EXERCISE DESCRIPTION – Take nothing but the lines from the one with "popular tourist spot" through the one with "Shell de pecten" in the entries below, both ends kept, and return them exactly with pictures left out.

"""

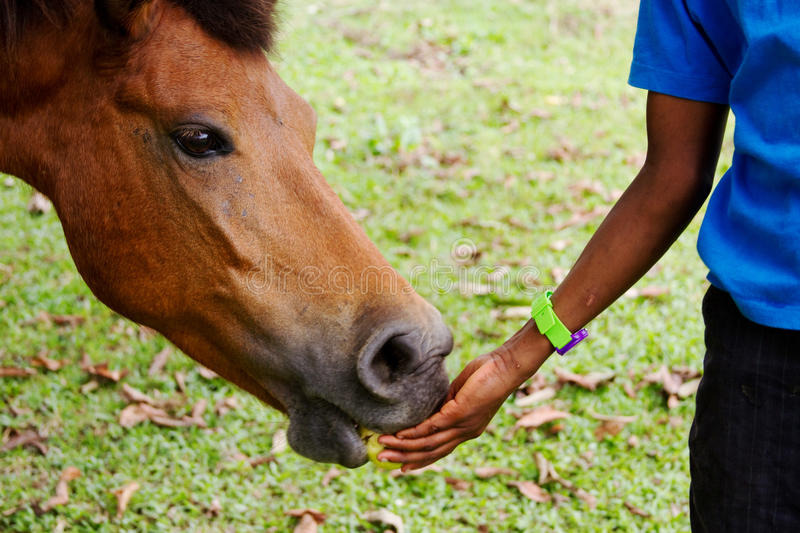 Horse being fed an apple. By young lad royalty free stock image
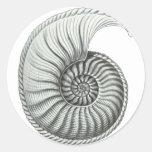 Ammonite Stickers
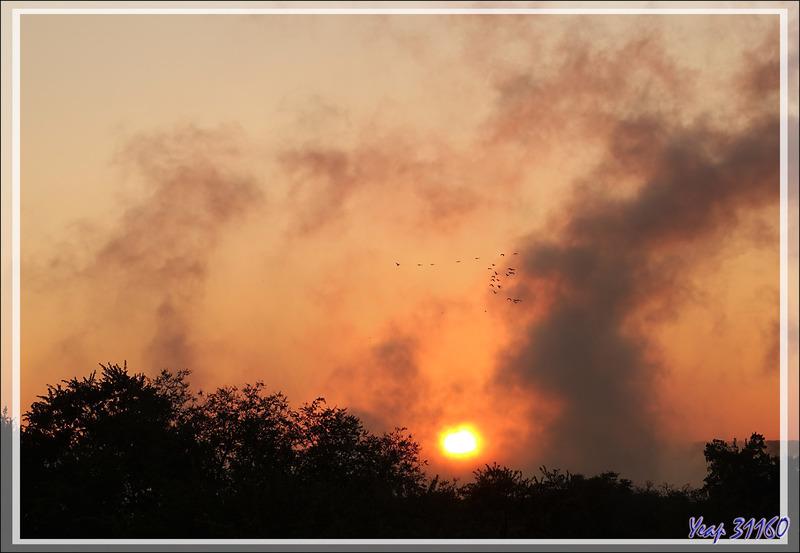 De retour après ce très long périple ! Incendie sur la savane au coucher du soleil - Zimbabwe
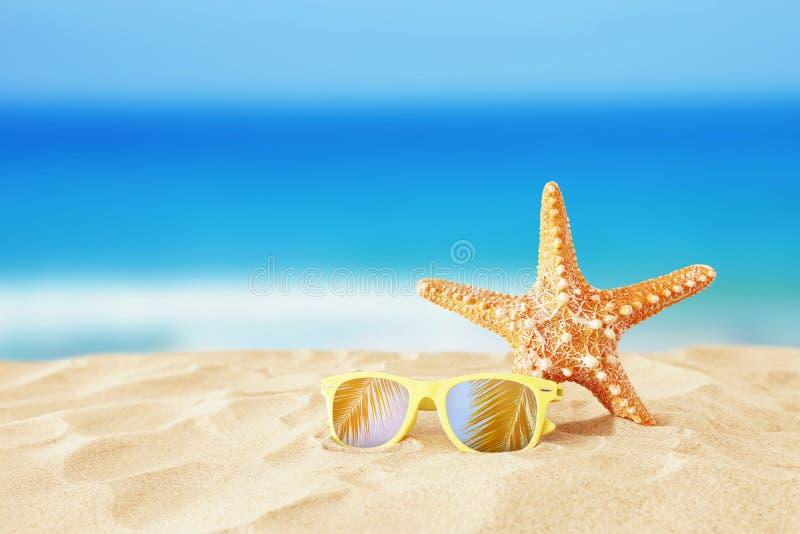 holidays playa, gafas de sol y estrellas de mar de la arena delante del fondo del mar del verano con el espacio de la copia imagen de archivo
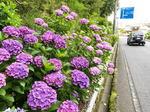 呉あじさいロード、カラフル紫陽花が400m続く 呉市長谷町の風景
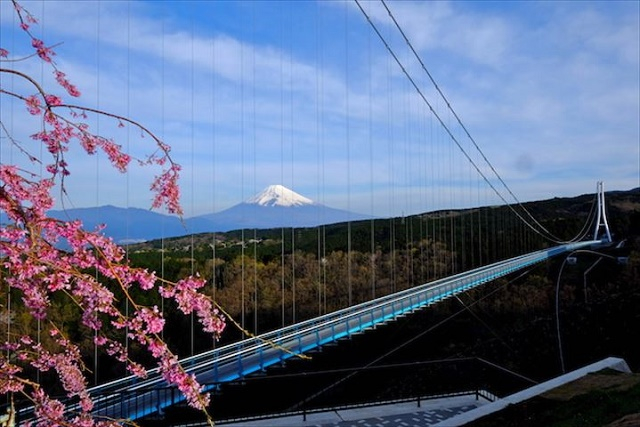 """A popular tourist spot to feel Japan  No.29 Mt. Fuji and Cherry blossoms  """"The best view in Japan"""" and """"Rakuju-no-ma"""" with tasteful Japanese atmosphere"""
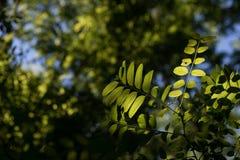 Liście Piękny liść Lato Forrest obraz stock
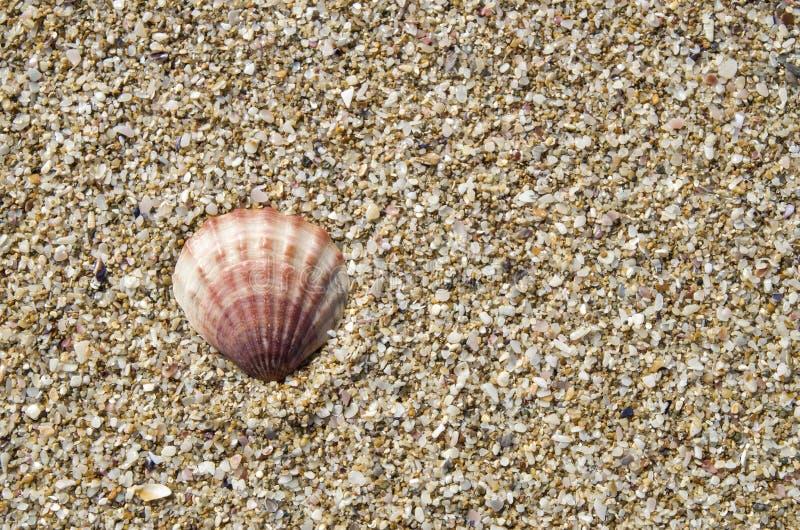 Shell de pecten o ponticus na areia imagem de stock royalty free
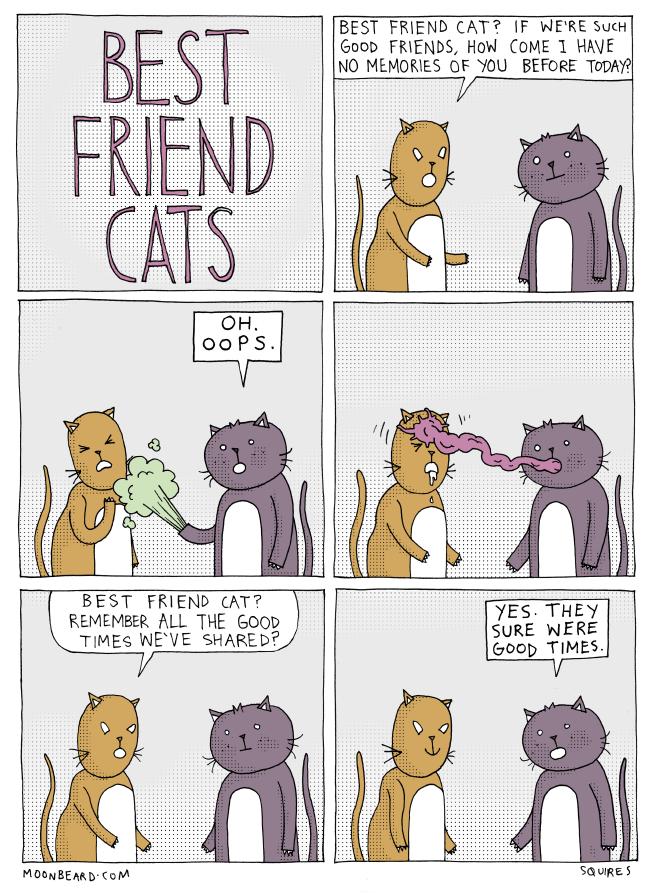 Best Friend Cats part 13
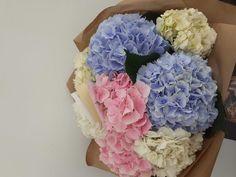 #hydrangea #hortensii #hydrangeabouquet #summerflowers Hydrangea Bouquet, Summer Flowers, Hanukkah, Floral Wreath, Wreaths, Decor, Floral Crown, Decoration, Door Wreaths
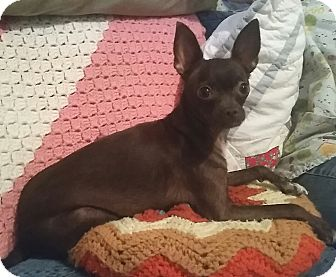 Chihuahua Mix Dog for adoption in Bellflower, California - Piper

"""

REPLY TO THE TASK –
 """A popular tourist spot to feel Japan  No.29 Mt. Fuji and Cherry blossoms  """"The best view in Japan"""" and """"Rakuju-no-ma"""" with tasteful Japanese atmosphere"""
 Liście Piękny liść Lato Forrest obraz stock
 Shell de pecten o ponticus na areia imagem de stock royalty free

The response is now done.